Just as the sixties opened up the campus, it also opened up the staff in Morrie’s department, from the jeans and sandals they now wore when working to their view of the classroom as a living, breathing place. They chose discussions over lectures, experience over theory. They sent students to the Deep South for civil rights proj­ects and to the inner city for fieldwork. They went to Washington for protest marches, and Morrie often rode the busses with his students. On one trip, he watched with gentle amusement as women in flowing skirts and love beads put flowers in soldiers’ guns, then sat on the lawn, holding hands, trying to levitate the Pentagon.

“They didn’t move it,” he later recalled, “but it was a nice try.”

One time, a group of black students took over Ford Hall on the Brandeis campus, draping it in a banner that read Malcolm X University. ford hall had chemistry labs, and some administration officials worried that these radi­cals were making bombs in the basement.

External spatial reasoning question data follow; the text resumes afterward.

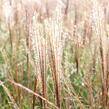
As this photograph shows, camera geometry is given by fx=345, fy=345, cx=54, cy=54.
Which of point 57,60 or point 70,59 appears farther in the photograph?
point 70,59

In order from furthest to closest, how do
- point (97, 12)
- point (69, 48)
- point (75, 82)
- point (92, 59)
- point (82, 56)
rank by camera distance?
point (69, 48)
point (82, 56)
point (75, 82)
point (92, 59)
point (97, 12)

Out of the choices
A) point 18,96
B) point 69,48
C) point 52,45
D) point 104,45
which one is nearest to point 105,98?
point 104,45

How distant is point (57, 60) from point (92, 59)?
31.4 inches

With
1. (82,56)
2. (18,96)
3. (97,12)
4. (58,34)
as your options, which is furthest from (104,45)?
(82,56)

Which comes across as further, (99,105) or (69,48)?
(69,48)

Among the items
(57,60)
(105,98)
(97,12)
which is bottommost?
(105,98)

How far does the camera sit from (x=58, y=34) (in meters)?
1.26

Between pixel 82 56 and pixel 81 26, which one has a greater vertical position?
pixel 81 26

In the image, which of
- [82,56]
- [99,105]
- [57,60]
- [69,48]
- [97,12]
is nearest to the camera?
[57,60]

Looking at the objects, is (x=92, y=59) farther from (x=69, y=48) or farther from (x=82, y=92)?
(x=69, y=48)

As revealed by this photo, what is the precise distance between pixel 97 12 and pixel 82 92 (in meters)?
0.79

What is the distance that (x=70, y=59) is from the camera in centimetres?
263

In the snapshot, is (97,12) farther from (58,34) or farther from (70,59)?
(70,59)

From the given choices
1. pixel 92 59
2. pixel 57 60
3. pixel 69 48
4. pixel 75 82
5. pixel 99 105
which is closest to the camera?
pixel 57 60
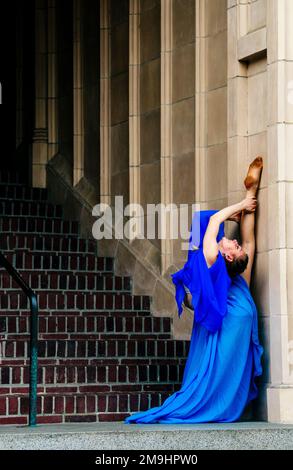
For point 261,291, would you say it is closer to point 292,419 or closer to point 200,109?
point 292,419

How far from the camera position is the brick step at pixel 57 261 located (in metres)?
13.5

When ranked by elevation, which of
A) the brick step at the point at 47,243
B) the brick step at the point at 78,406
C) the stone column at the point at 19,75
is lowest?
the brick step at the point at 78,406

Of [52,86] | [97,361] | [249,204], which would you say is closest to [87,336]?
[97,361]

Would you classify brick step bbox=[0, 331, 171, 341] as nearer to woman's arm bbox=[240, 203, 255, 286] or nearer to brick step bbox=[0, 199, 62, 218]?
woman's arm bbox=[240, 203, 255, 286]

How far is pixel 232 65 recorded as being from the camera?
11883 millimetres

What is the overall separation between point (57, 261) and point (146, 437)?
450 cm

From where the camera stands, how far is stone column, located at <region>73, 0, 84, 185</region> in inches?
618

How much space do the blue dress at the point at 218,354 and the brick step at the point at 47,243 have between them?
3.23 m

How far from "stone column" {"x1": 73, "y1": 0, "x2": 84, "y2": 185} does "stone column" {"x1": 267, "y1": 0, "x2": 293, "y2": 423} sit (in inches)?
190

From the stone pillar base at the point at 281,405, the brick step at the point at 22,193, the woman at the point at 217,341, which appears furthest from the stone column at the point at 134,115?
the stone pillar base at the point at 281,405

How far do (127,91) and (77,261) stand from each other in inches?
75.9

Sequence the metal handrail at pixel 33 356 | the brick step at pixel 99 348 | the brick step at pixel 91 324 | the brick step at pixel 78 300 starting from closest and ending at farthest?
1. the metal handrail at pixel 33 356
2. the brick step at pixel 99 348
3. the brick step at pixel 91 324
4. the brick step at pixel 78 300

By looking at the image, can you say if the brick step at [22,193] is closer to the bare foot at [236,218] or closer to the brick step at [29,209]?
the brick step at [29,209]
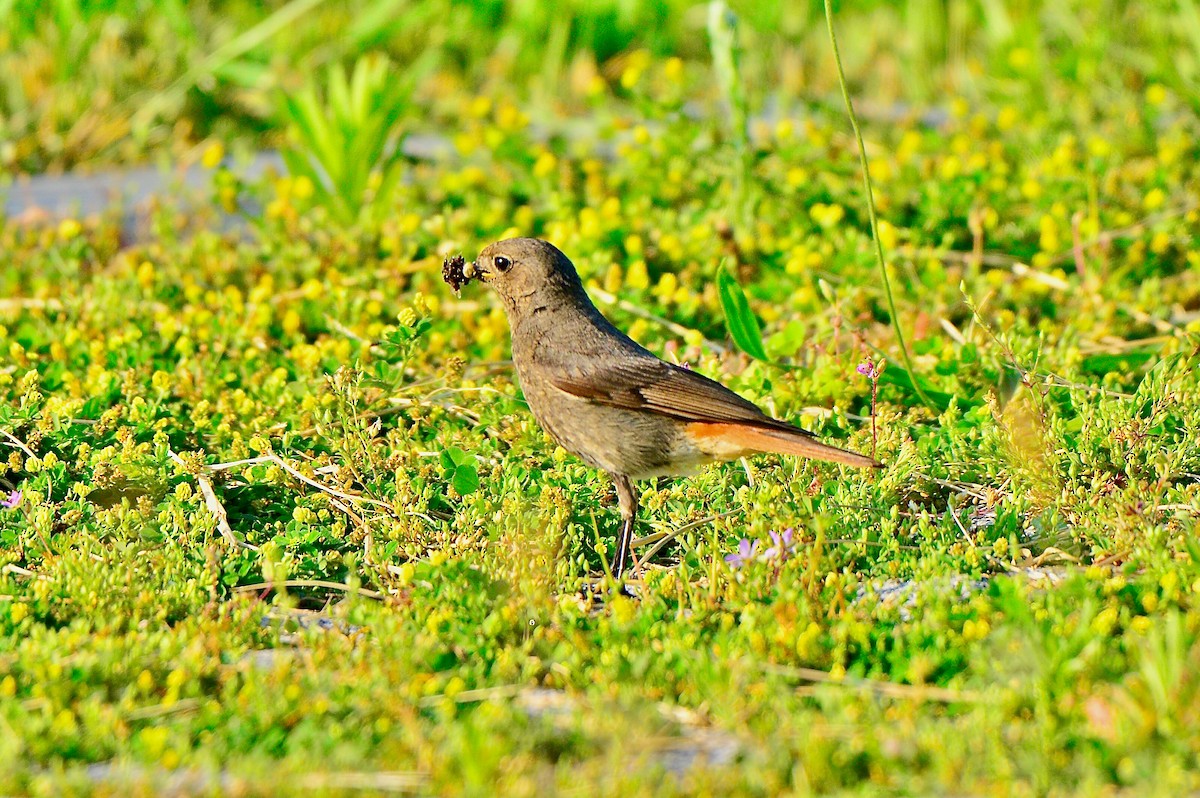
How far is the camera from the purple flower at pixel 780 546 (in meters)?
3.85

Morrie knew better. He saw right to the core of the problem, which was human beings wanting to feel that they mattered.

The standoff lasted for weeks. And it might have gone on even longer if Morrie hadn’t been walking by the building when one of the protesters recognized him as a favorite teacher and yelled for him to come in through the window.

An hour later, Morrie crawled out through the win­dow with a list of what the protesters wanted. He took the list to the university president, and the situation was diffused.

Morrie always made good peace.

At Brandeis, he taught classes about social psychol­ogy, mental illness and health, group process. They were light on what you’d now call “career skills” and heavy on “personal development.”

And because of this, business and law students today might look at Morrie as foolishly naive about his contri­butions. How much money did his students go on to make? How many big-time cases did they win?

Then again, how many business or law students ever visit their old professors once they leave? Morrie’s stu­dents did that all the time. And in his final months, they came back to him, hundreds of them, from Boston, New York, California, London, and Switzerland; from corpo­rate offices and inner city school programs. They called. They wrote. They drove hundreds of miles for a visit, a word, a smile.

“I’ve never had another teacher like you,” they all said.

As my visits with Morrie go on, I begin to read about death, how different cultures view the final passage. There is a tribe in the North American Arctic, for example, who believe that all things on earth have a soul that exists in a miniature form of the body that holds it—so that a deer has a tiny deer inside it, and a man has a tiny man inside him. When the large being dies, that tiny form lives on. It can slide into something being born nearby, or it can go to a temporary resting place in the sky, in the belly of a great feminine spirit, where it waits until the moon can send it back to earth.